Dynamic Lake Mapping Today
This remarkable view of Cass Lake, Minnesota, offers a never-before-seen combination of contours and satellite imagery. (New Doctor Sonar (doctorsonar.com) maps combine high-def contours with historic satellite imagery overlays.)

Guide Brian Brosdahl on an evening mapping mission. Photo: Bill Lindner Photography

Over a decade ago, guides such as Brian "Bro" Brosdahl helped gather data and compile the first comprehensive high-definition digital maps of Minnesota for LakeMaster. Each day, his survey gear hummed along non-stop, logging many depths per second. Following his lake mapping runs, he learned countless new features of lakes he'd fished his entire life. "Way out in lake basins, I discovered little transitions in bottom content," he says. "These almost invisible areas would rise or drop a foot or less and often have small patches of hard or soft bottom. Sometimes, I'd find a little bed of mussels with fish around them. Other areas appeared to be tiny springs where groundwater percolated through the lakebed. Whenever I've gone back and checked them, they're holding fish."

The rising importance of digital lake maps is most evident in the many anglers who operate four or more separate 8- to 11-inch LCD sonar screens. On the console, a designated sonar unit often sits beside an LCD that runs maps full-time. Some anglers have a similar setup on the bow. It's become common for anglers to run units in full-screen map mode.

With larger screens, you can customize your views. On my Humminbird 1198c, I can call up a LakeMaster map and set it to occupy 60 percent of the screen, for example. In the remaining space, I can run sonar, side-imaging, 360-imaging, or stack two separate sonar views. It's also possible to preset frequently used screens for instant recall. A similar approach works with units from Garmin, Lowrance, and Raymarine, each offering different options, map sets, and features.

Cartography Today

DIY mapping can be used to fine-tune existing digital cartography to reveal hot spots. Humminbird's AutoChart software lets anglers build their own interactive, high-definition lake maps, right on the water.

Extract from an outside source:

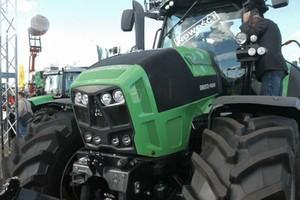 Rolnicy z dotacjami wybierają lepsze wyposażenie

For some anglers, digital lake mapping sometimes surpasses even sonar readings as the most referenced type of data. In freshwater, the major lake mapping companies — Humminbird, LakeMaster, Garmin, and Navionics — all offer awesome cartography products. Most of my experience lies with Humminbird's LakeMaster maps. In the mid 1990s, I recall being amazed by the radically detailed 1-foot contours on Gull Lake, Minnesota, for example — perhaps the first lake to reveal the complexity of its basin.

LakeMaster's most recent Minnesota SD card includes data on 2,200 lakes, including over 400 with 1-foot contours. LakeMaster digital GPS maps offer nationwide freshwater coverage, with SD cards for nine regions, including the Great Lakes, Southeast, and Western states. Its Lake of the Woods/Rainy Lake card has the most comprehensive coverage of these two border waters ever offered, thanks to thousands of hours of sounding by employees.

Humminbird LakeMaster technology offers interaction between lake mapping data and Minn Kota's iPilot Link boat control system. You can highlight specific depth ranges or automatically offset depth, relative to water level changes. A Minn Kota Terrova can move precisely along the specific contours shown on a LakeMaster map, a feature called "Follow The Contour." Humminbird's new ONIX touchscreens even allow anglers to program and operate the trolling motor through these screens. The company's AutoChart Live is a do-it-yourself mapping program that allows anglers to create their own high-definition maps in real-time, without additional processing.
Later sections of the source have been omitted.